Actuel – 24.06.2020

Le petit bout de la lunette

Puisque je n’ai achevé aucune des études que j’ai entamées et que j’ai déçu ma mère en chacun des espoirs qu’elle avait fondé sur moi, le journalisme constitue ma dernière chance de ne pas mourir aussi benêt que je suis né.

Alors quand Serge Michel, sur le point de créer Heidi.news, me propose un sujet dont je ne connais que l’usage quotidien que chacun en fait, qu’il me décrit une poudre miraculeuse capable d’éliminer l’odeur des déjections humaines, qu’il me parle de Bill Gates, de science, de pouvoir et d’argent, alors je me précipite dans un avion long-courrier – c’était au temps d’avant, lorsque le long-courrier n’était pas encore une légende ancienne.

Un bon sujet est celui qui, sur la base d’une simple phrase balancée à l’encan dans un dîner entre amis, capte l’attention, suscite l’amusement ou le dégoût, tout sauf l’ennui. La révolution des toilettes, je l’ai appris peu à peu, à force de voler de New Delhi à Pékin et de Genève à Johannesburg, est un merveilleux sujet. Il questionne nos fondamentaux (l’absolue nécessité de se débarrasser de nos déchets organiques), nos données anthropologiques, il questionne l’idée même de développement, de technologie, de santé publique, de culture et même de valeur.

J’ai entendu très au début de mon reportage une femme, directrice du plus grand lobby des toilettes (la Toilet Board Coalition à Genève), m’expliquer qu’elle déniait à ses employés le droit d’utiliser le terme « excrément » ; elle exige d’eux qu’ils parlent de « ressources » parce que la révolution est d’abord histoire de perception.

Peu à peu, à force qu’on m’offrait des échantillons séchés de merde indienne en guise de fertilisant, que je visitais des latrines africaines, à force de parler midi et soir des mérites de la séparation de l’urine et des matières fécales, après avoir vu Bill Gates brandir devant un parterre de cols blancs une jarre pleine de caca, mes propres barrières psychologiques sont toutes tombées.

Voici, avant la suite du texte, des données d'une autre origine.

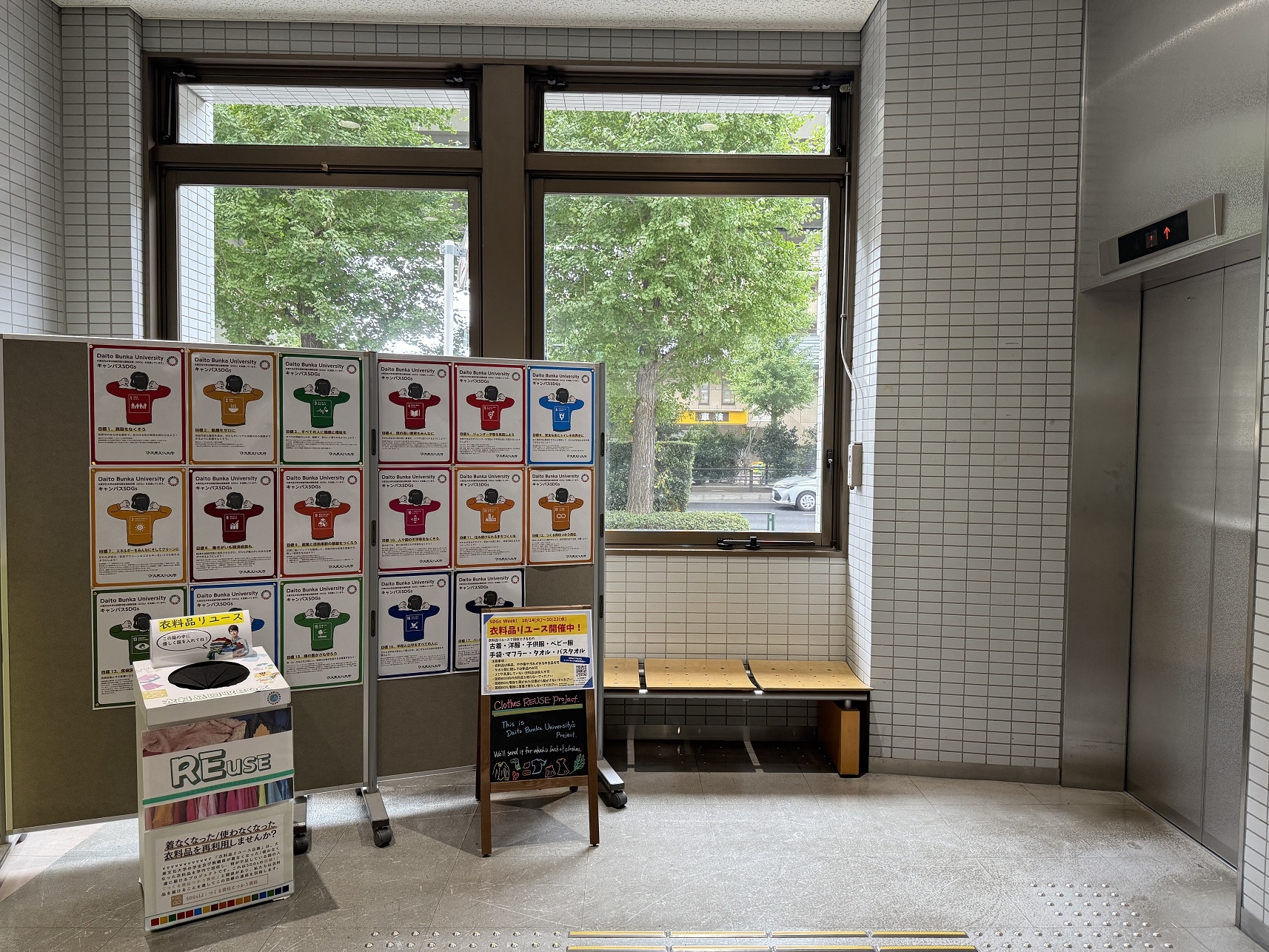 板橋キャンパス 1号館1階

Je me retrouvais à parler de mon sujet partout, sans pouvoir m’arrêter, sans même remarquer parfois les signes d’exaspération et la mine circonspecte de mes interlocuteurs. J’étais hanté par les toilettes.

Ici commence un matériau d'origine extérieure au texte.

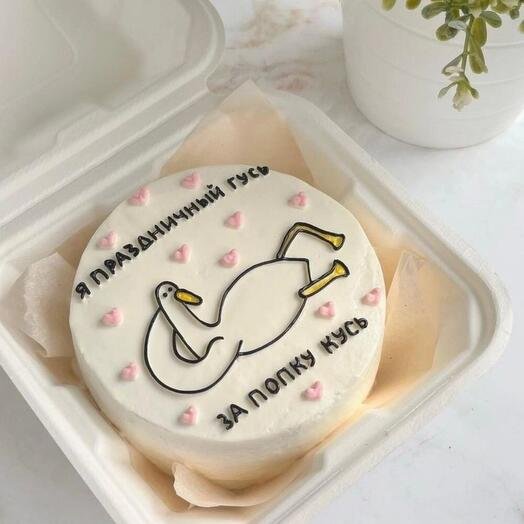 Смешной торт для подруги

J’ai rencontré une femme indienne dont la sœur avait été mangée par un léopard parce qu’elle était sortie uriner. J’ai rencontré une spécialiste britannique du dégoût qui m’a expliqué pourquoi, sur le plan de l’évolution, la merde était le tabou suprême. J’ai rencontré un réalisateur qui avait réalisé un film sur le sujet pour encourager ses compatriotes à ne plus faire dehors. J’ai rencontré un entrepreneur sud-africain, d’origine pakistanaise, qui battait la campagne pour vendre ses poudres désodorisantes.

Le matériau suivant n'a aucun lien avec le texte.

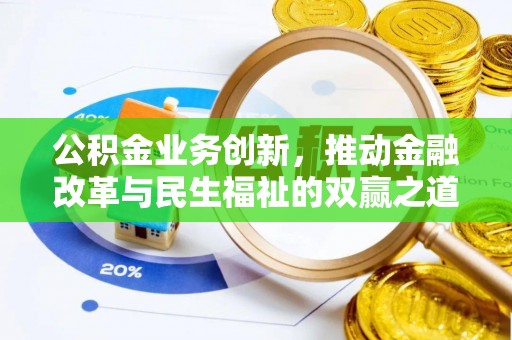 伊吾公积金业务创新，推动金融改革与民生福祉的双赢之道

Le journalisme est une chose imparfaite, truffée d’erreurs et d’emportements, il est une promesse souvent non tenue, le pari exorbitant du lien maintenu et de la transmission. Il permet, à de rares occasions, de raconter nos refoulés, nos chambardements et de regarder les choses, comme il se doit, à travers le petit bout de la lunette.

Adolescent, je découvrais l’Angola de Kapuscisnki, le bagne d’Albert Londres. On a les terrains qu’on mérite. J’ai écrit sur les WC.

Arnaud Robert, journaliste indépendant, collabore principalement avec le quotidien Le Temps et la RTS. Il est le lauréat du Swiss Press Award 2020 pour ce reportage en 22 épisodes réalisé pour le média en ligne Heidi.news.ch.